--- BEGIN Listed records ---

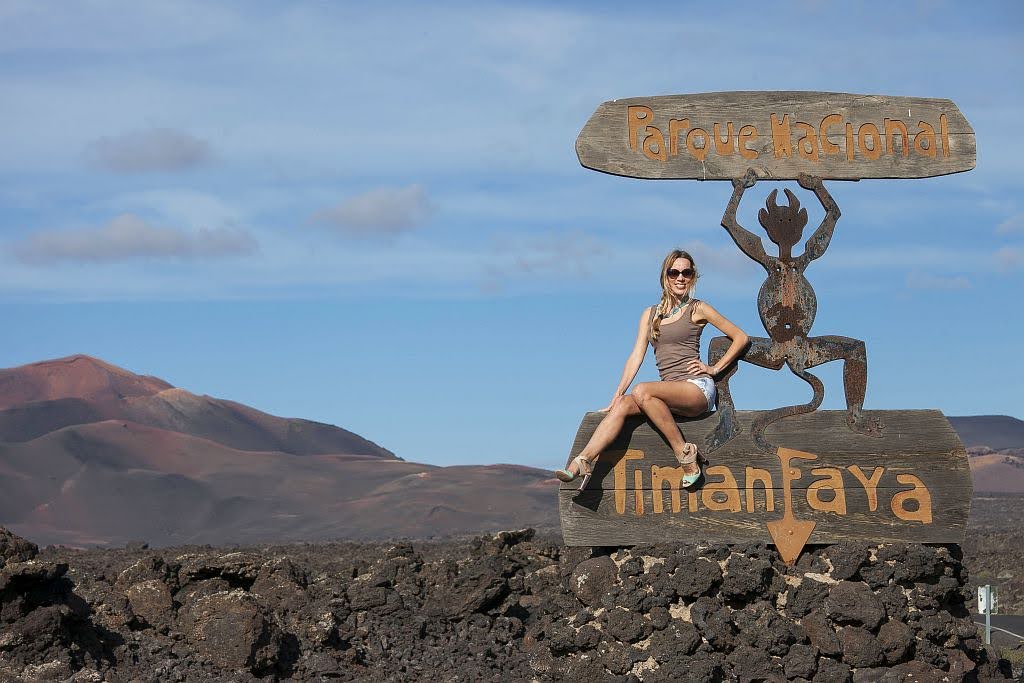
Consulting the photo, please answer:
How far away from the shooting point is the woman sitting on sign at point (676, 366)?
7.37 m

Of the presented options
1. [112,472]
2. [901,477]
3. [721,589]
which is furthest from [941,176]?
[112,472]

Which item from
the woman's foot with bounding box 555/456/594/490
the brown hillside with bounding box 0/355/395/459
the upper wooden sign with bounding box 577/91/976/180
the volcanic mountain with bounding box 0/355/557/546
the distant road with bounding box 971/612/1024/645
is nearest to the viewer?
the woman's foot with bounding box 555/456/594/490

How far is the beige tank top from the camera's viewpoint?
7441 millimetres

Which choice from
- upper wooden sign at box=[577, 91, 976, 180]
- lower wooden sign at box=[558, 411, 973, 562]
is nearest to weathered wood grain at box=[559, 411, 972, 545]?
lower wooden sign at box=[558, 411, 973, 562]

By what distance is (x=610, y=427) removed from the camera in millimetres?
7391

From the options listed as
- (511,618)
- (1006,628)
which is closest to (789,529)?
(511,618)

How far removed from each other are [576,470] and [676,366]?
809 mm

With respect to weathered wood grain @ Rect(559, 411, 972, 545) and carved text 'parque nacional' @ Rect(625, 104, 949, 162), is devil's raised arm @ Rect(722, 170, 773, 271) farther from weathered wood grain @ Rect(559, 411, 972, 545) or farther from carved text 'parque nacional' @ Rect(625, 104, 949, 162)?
weathered wood grain @ Rect(559, 411, 972, 545)

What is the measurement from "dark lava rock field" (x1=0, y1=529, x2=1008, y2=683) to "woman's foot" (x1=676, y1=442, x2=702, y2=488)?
1.31ft

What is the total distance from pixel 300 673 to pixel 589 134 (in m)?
4.30

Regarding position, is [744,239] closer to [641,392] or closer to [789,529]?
[641,392]

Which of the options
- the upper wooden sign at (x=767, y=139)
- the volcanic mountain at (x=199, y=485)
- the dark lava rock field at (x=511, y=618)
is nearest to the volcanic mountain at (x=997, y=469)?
the volcanic mountain at (x=199, y=485)

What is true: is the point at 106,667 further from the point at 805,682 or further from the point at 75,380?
the point at 75,380

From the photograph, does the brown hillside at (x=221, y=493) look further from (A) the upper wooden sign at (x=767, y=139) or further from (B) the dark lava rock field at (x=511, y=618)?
(A) the upper wooden sign at (x=767, y=139)
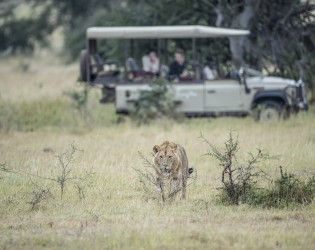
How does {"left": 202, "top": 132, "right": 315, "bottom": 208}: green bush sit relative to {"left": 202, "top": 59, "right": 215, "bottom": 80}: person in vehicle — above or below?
below

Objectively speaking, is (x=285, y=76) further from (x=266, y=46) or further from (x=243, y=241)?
(x=243, y=241)

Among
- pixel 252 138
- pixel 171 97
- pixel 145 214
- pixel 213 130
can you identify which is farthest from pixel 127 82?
pixel 145 214

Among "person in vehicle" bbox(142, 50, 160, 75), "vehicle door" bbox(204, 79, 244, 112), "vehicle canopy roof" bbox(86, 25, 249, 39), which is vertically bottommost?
"vehicle door" bbox(204, 79, 244, 112)

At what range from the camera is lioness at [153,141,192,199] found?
290 inches

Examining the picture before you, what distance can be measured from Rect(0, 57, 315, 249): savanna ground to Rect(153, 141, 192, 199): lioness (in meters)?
0.29

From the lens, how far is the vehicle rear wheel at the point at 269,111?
15.0 metres

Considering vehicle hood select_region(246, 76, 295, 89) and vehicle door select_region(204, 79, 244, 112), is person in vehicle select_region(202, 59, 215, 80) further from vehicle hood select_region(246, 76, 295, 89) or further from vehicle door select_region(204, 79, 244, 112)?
vehicle hood select_region(246, 76, 295, 89)

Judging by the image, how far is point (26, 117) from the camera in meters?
16.6

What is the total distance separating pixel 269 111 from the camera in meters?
15.0

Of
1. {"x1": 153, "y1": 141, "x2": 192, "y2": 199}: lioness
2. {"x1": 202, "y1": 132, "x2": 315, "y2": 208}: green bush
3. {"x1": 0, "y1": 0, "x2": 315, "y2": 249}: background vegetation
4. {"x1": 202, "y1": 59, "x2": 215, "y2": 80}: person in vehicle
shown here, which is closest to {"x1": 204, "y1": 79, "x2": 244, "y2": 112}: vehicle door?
{"x1": 202, "y1": 59, "x2": 215, "y2": 80}: person in vehicle

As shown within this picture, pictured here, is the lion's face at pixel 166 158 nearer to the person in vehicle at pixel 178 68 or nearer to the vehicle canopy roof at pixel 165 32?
the vehicle canopy roof at pixel 165 32

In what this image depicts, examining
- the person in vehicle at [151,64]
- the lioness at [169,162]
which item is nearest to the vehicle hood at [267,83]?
the person in vehicle at [151,64]

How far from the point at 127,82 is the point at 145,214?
8.70 meters

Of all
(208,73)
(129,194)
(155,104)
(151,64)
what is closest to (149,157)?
(129,194)
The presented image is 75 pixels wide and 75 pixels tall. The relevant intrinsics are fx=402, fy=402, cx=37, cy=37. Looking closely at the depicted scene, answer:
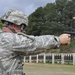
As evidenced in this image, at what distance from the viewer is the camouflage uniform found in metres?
3.73

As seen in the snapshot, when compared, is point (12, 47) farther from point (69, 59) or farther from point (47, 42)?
point (69, 59)

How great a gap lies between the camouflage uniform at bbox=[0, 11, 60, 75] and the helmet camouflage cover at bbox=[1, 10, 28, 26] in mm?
194

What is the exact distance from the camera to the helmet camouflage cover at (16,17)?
3.95 metres

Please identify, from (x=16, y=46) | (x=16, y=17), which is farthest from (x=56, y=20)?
(x=16, y=46)

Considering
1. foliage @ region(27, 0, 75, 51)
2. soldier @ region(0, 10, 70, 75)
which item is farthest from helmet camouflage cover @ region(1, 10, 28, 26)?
foliage @ region(27, 0, 75, 51)

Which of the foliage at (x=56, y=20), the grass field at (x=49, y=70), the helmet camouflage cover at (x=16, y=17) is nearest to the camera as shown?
the helmet camouflage cover at (x=16, y=17)

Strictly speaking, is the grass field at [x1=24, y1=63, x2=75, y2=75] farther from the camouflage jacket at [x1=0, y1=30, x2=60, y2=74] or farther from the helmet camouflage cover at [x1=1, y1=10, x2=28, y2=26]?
the camouflage jacket at [x1=0, y1=30, x2=60, y2=74]

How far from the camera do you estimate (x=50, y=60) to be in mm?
41188

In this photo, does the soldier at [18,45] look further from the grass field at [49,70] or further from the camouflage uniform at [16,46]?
the grass field at [49,70]

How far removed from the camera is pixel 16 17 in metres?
3.98

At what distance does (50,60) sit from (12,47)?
123 feet

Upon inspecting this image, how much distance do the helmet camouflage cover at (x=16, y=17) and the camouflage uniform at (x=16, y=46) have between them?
Answer: 0.19 meters

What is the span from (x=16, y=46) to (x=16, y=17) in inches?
14.8

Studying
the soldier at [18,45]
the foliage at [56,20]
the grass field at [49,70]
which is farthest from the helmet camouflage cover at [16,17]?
the foliage at [56,20]
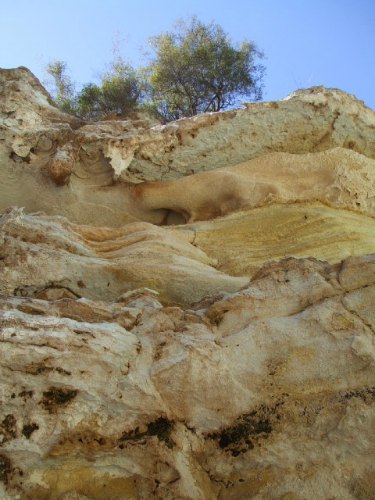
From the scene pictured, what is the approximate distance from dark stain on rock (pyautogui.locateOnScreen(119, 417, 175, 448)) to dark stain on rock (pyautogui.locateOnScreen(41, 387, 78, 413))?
283mm

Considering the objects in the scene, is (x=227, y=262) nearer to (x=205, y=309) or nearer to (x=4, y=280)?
(x=205, y=309)

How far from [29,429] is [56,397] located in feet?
0.56

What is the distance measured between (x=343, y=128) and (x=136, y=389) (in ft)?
12.8

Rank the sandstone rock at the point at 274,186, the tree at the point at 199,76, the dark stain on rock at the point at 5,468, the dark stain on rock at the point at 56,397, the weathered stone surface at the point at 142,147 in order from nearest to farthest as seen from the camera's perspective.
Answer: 1. the dark stain on rock at the point at 5,468
2. the dark stain on rock at the point at 56,397
3. the sandstone rock at the point at 274,186
4. the weathered stone surface at the point at 142,147
5. the tree at the point at 199,76

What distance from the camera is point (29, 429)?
2.36m

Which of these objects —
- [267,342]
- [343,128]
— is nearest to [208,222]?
[343,128]

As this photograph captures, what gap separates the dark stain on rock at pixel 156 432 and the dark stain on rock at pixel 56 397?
28 cm

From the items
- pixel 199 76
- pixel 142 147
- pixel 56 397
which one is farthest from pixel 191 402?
pixel 199 76

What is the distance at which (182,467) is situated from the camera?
243 centimetres

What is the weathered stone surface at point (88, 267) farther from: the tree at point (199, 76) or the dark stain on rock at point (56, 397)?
the tree at point (199, 76)

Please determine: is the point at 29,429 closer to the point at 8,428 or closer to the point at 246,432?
the point at 8,428

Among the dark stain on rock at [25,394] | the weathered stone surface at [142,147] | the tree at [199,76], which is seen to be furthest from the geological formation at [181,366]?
the tree at [199,76]

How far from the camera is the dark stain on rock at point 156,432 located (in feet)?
8.13

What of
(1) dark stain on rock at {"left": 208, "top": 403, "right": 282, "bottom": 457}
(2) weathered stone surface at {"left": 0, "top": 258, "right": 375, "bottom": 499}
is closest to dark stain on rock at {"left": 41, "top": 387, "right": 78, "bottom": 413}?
(2) weathered stone surface at {"left": 0, "top": 258, "right": 375, "bottom": 499}
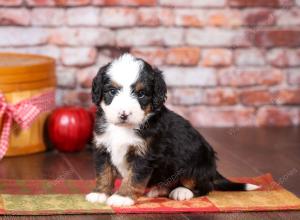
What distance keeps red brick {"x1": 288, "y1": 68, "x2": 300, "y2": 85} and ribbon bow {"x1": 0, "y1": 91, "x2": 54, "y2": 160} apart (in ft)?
5.50

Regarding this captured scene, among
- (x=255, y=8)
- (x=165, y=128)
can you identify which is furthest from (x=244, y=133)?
(x=165, y=128)

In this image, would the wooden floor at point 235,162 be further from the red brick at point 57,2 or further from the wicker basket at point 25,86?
the red brick at point 57,2

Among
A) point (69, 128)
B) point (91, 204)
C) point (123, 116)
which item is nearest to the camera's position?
point (123, 116)

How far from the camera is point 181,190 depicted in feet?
8.68

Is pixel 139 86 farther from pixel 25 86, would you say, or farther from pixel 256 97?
pixel 256 97

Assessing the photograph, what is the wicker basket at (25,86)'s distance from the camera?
346 cm

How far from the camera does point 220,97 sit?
441 cm

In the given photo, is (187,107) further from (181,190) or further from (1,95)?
(181,190)

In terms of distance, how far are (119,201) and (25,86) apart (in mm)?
1229

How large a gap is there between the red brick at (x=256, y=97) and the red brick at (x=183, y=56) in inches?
14.7

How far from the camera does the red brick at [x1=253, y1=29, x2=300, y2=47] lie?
437 centimetres

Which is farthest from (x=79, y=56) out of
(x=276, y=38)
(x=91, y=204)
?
(x=91, y=204)

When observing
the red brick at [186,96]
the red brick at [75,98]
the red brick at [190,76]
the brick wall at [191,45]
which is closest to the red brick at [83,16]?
the brick wall at [191,45]

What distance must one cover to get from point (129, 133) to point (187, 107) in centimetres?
186
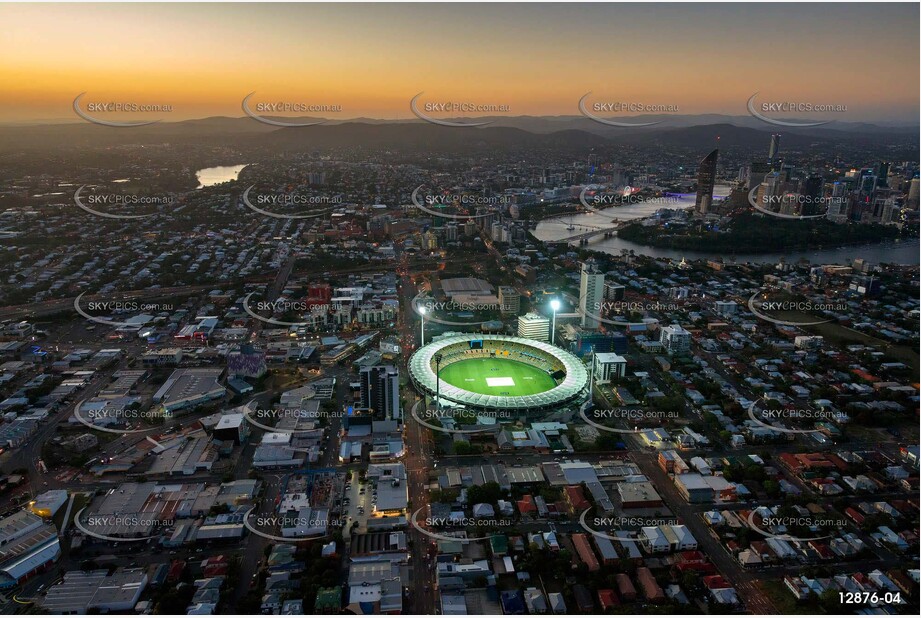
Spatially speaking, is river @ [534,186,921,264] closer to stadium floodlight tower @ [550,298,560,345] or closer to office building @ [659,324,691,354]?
office building @ [659,324,691,354]

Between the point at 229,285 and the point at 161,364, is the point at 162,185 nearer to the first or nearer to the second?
the point at 229,285

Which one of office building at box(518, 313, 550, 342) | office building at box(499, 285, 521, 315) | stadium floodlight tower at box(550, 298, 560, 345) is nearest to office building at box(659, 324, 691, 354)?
stadium floodlight tower at box(550, 298, 560, 345)

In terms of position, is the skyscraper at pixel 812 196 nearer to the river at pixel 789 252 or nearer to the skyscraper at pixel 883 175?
the river at pixel 789 252

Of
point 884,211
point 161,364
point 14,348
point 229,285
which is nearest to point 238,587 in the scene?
point 161,364

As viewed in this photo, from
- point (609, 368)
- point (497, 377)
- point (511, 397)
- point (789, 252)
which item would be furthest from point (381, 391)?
point (789, 252)

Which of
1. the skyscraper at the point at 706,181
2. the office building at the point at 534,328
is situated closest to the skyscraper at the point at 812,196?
the skyscraper at the point at 706,181

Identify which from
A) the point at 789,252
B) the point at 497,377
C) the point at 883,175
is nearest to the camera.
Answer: the point at 497,377

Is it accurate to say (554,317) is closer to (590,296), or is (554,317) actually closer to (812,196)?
(590,296)
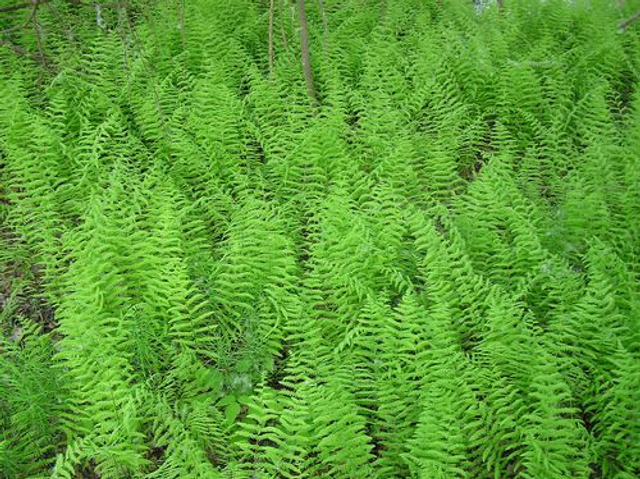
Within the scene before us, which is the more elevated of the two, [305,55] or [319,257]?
[305,55]

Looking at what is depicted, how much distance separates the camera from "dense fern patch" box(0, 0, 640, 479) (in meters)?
3.56

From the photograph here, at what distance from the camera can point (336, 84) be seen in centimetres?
661

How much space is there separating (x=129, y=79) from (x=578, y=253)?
16.1 ft

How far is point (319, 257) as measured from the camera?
4.80 metres

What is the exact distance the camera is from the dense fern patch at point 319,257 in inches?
140

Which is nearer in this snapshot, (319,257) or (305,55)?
(319,257)

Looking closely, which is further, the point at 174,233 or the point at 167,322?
the point at 174,233

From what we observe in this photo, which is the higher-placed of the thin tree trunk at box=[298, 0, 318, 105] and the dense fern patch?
the thin tree trunk at box=[298, 0, 318, 105]

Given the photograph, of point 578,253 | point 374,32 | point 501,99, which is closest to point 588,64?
point 501,99

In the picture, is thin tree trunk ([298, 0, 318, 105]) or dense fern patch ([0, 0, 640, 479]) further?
thin tree trunk ([298, 0, 318, 105])

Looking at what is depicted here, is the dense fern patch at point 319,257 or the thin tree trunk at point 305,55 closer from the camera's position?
the dense fern patch at point 319,257

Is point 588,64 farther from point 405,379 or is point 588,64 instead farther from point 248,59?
point 405,379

--- END Listed records ---

**Work instructions**
Pick out each line in the data above that contains the word "furthest" and copy it.

**In response**
which is furthest from [941,176]?
Among the dark stain on rock at [25,394] | the weathered stone surface at [142,147] | the tree at [199,76], which is seen to be furthest from the geological formation at [181,366]?
can you identify which is furthest from (x=244, y=133)?
which item would be furthest from point (381, 391)?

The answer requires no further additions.